* _GOAL OF THE EXERCISE_
In the listing that follows, print every line exactly and leave the images out.

* _COLLECTED DATA_
--
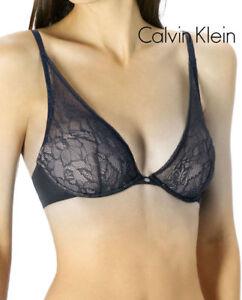 8452f07f24 Image is loading CALVIN-KLEIN-Seductive-Comfort-Lace-Plunge-Multiway-Bra-
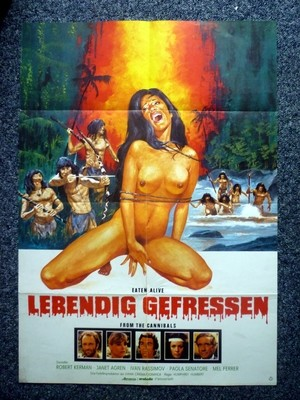 DOOMED TO DIE 1980 Original German A1 Movie Poster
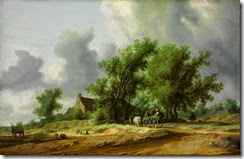 800px-Salomon_van_Ruysdael_-_Road_in_the_Dunes_with_a_Passanger_Coach_-_Google_Art_Project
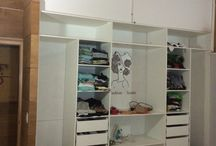 Mis cosas / Muebles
--
* _FINISHED TASK_
 8452f07f24 Image is loading CALVIN-KLEIN-Seductive-Comfort-Lace-Plunge-Multiway-Bra-
 DOOMED TO DIE 1980 Original German A1 Movie Poster
 800px-Salomon_van_Ruysdael_-_Road_in_the_Dunes_with_a_Passanger_Coach_-_Google_Art_Project
 Mis cosas / Muebles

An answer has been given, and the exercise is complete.